For me, the "computer geek" bug bit pretty early. When I was 12 or so (early 80s), I had a friend whose father bought him a TRS-80 Color Computer. He'd have sleepovers at his house and we'd stay up very late hacking out "games" (loosely defined) that were of the Choose Your Own Adventure variety. They were completely text-based and offered multiple choices at each turn. We learned quickly to map out the story's flow on graph paper.
It didn't take long to decide that I needed a computer of my own, so I started saving. Eventually, I got a paper route for the San Jose Mercury News and that helped me reach the savings goal pretty fast... I was pretty excited to purchase a Commodore 64 with my own money. My parents helped out by buying me the cassette tape drive (so I could [painfully and slowly] save my work) and a dot matrix printer. The following Christmas, my grandparents bought me the 300 baud modem for it (funny story: I learned years later that my grandparents argued over whether to get this because they'd just seen the film War Games). A year or so later, I bought the disk drive for it... which was both more expensive and physically larger than the computer itself!

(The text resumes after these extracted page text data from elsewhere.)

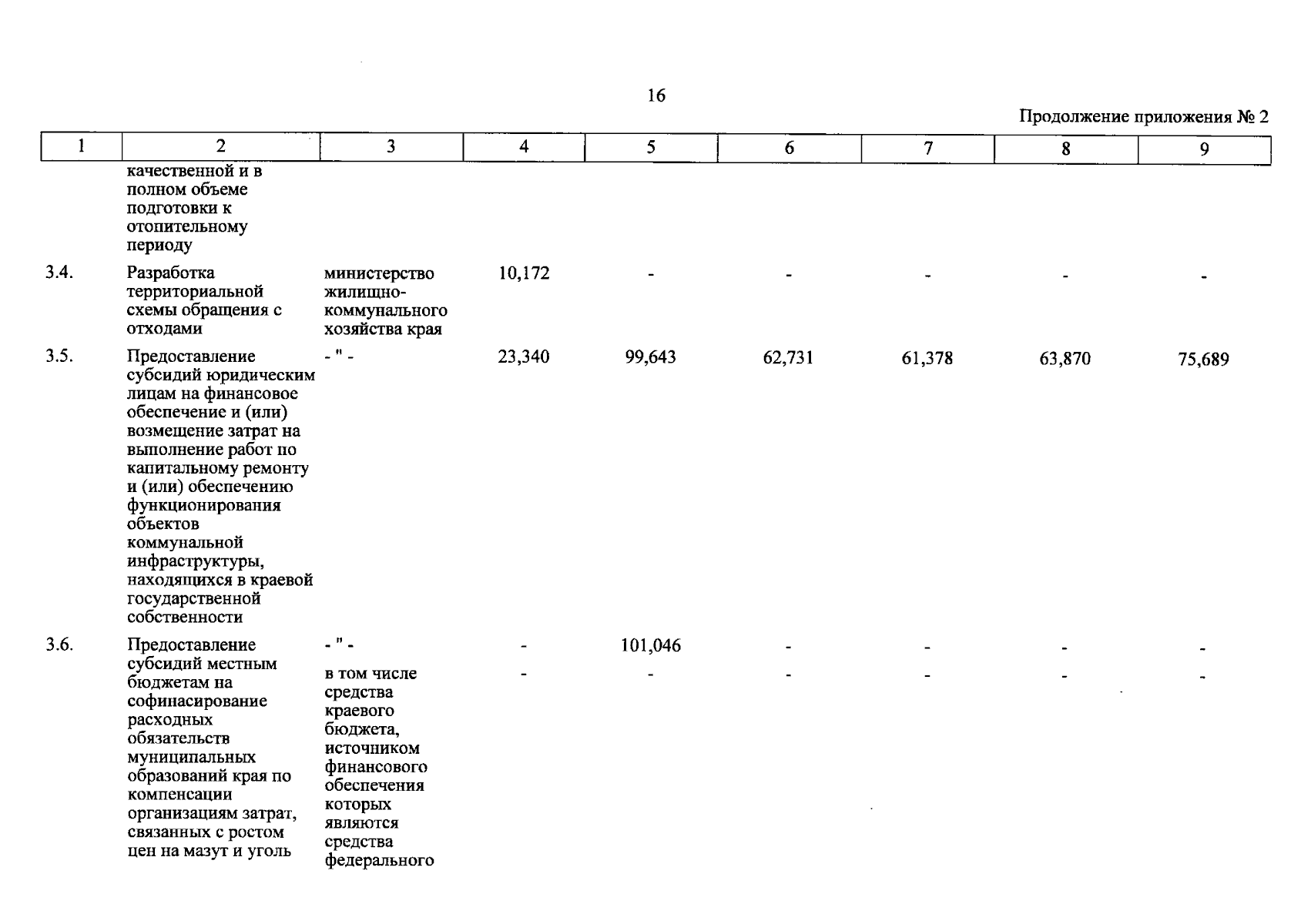 16

Продолжение приложения № 2

| 1 | 2 | 3 | 4 | 5 | 6 | 7 | 8 | 9 |
|---|---|---|---|---|---|---|---|---|
| | качественной и в полном объеме подготовки к отопительному периоду | | | | | | | |
| 3.4. | Разработка территориальной схемы обращения с отходами | министерство жилищно-коммунального хозяйства края | 10,172 | - | - | - | - | - |
| 3.5. | Предоставление субсидий юридическим лицам на финансовое обеспечение и (или) возмещение затрат на выполнение работ по капитальному ремонту и (или) обеспечению функционирования объектов коммунальной инфраструктуры, находящихся в краевой государственной собственности | - " - | 23,340 | 99,643 | 62,731 | 61,378 | 63,870 | 75,689 |
| 3.6. | Предоставление субсидий местным бюджетам на софинасирование расходных обязательств муниципальных образований края по компенсации организациям затрат, связанных с ростом цен на мазут и уголь | - " - | - | 101,046 | - | - | - | - |
| | | в том числе средства краевого бюджета, источником финансового обеспечения которых являются средства федерального | - | - | - | - | - | - |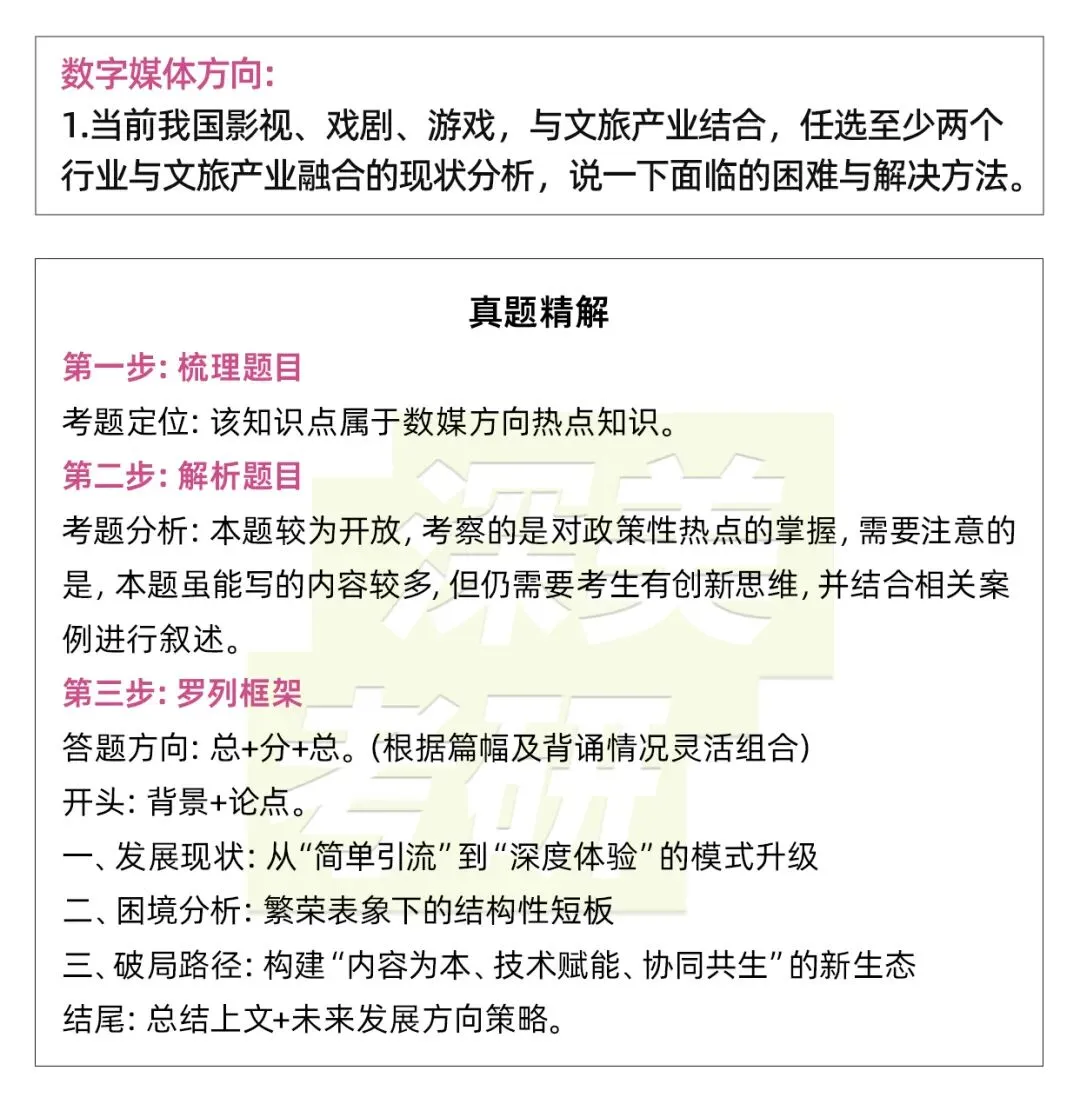 数字媒体方向:
1.当前我国影视、戏剧、游戏，与文旅产业结合，任选至少两个行业与文旅产业融合的现状分析，说一下面临的困难与解决方法。

真题精解
第一步: 梳理题目
考题定位: 该知识点属于数媒方向热点知识。
第二步: 解析题目
考题分析: 本题较为开放, 考察的是对政策性热点的掌握, 需要注意的是, 本题虽能写的内容较多, 但仍需要考生有创新思维, 并结合相关案例进行叙述。
第三步: 罗列框架
答题方向: 总+分+总。(根据篇幅及背诵情况灵活组合)
开头: 背景+论点。
一、发展现状: 从“简单引流”到“深度体验”的模式升级
二、困境分析: 繁荣表象下的结构性短板
三、破局路径: 构建“内容为本、技术赋能、协同共生”的新生态
结尾: 总结上文+未来发展方向策略。

深美考研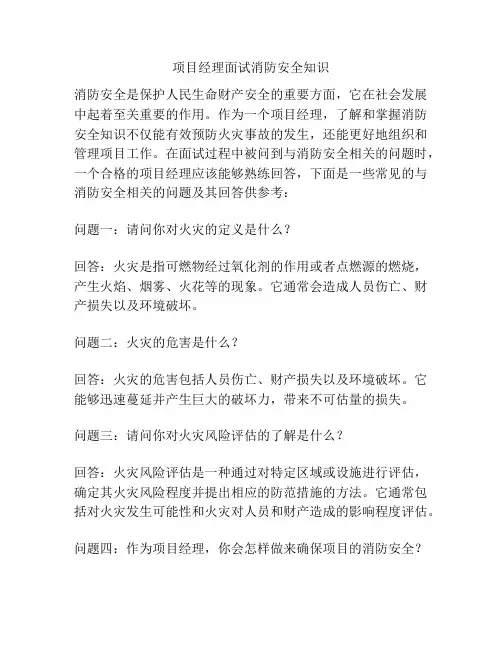 项目经理面试消防安全知识

消防安全是保护人民生命财产安全的重要方面，它在社会发展中起着至关重要的作用。作为一个项目经理，了解和掌握消防安全知识不仅能有效预防火灾事故的发生，还能更好地组织和管理项目工作。在面试过程中被问到与消防安全相关的问题时，一个合格的项目经理应该能够熟练回答，下面是一些常见的与消防安全相关的问题及其回答供参考：

问题一：请问你对火灾的定义是什么？

回答：火灾是指可燃物经过氧化剂的作用或者点燃源的燃烧，产生火焰、烟雾、火花等的现象。它通常会造成人员伤亡、财产损失以及环境破坏。

问题二：火灾的危害是什么？

回答：火灾的危害包括人员伤亡、财产损失以及环境破坏。它能够迅速蔓延并产生巨大的破坏力，带来不可估量的损失。

问题三：请问你对火灾风险评估的了解是什么？

回答：火灾风险评估是一种通过对特定区域或设施进行评估，确定其火灾风险程度并提出相应的防范措施的方法。它通常包括对火灾发生可能性和火灾对人员和财产造成的影响程度评估。

问题四：作为项目经理，你会怎样做来确保项目的消防安全？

I spent a whole lot of time hacking on that thing, including punching in program after program from "Compute Magazine". You'd punch things in by hand and try to run it later... but it was guaranteed not to run, so you'd have to go back through and try to find the typo.
In high school, I got in trouble once in a History class and was given some "extra" homework -- I had to write "I will not cause a disruption in Mr. Whatever's class in the future" a hundred times. I asked the teacher if it would be alright if I typed it a hundred times because A) I had a lot of homework and B) I needed the practice typing. Not having any idea what he was agreeing to, he said it was alright.
I went home and wrote something like this:
10 FOR I = 1 TO 100
20 PRINT "I will not cause a disruption in Mr. Whatever's class in the future."
30 NEXT I
Fire up the printer, run it, and I was done... I remember this because it was the first time I realized that I could make a computer work hard so I wouldn't have to. Thus, a career was born.
That computer was also my first experience with the online world. I had to borrow my parents credit card to make it happen, but I got my first Compuserve account with that C64. Between cruising forums and writing code to peek/poke sprites on screen, I spent hundreds of hours on that machines.
Later (shortly after high school), I got an IBM PC XT 8088 clone that had two 5.25" floppy drives in it. One was the system (the OS and whatever app you ran) and the other was for data (to save your documents or whatever). Later, my uncle hooked me up with a 10MB hard drive... it was a beast and sounded like a jet taking off. I still remember messing around with jumpers to get it all working.
That 8088, with an amberchrome monitor, was the computer with which I first combined my other hobby -- music. I bought a serial port MIDI adapter and the original release of Cakewalk for DOS. Connecting a synthesizer to a computer opened up an amazing new world to me. I've been a Cakewalk (now SONAR) user ever since, despite dabbling with other products. It just "feels right" to me.
From there, it's been a series of 286, 386, and so on... I've never owned an Apple computer (though the MacBook Pro is sure tempting these days) and have been a PC junkie for over 20 years now.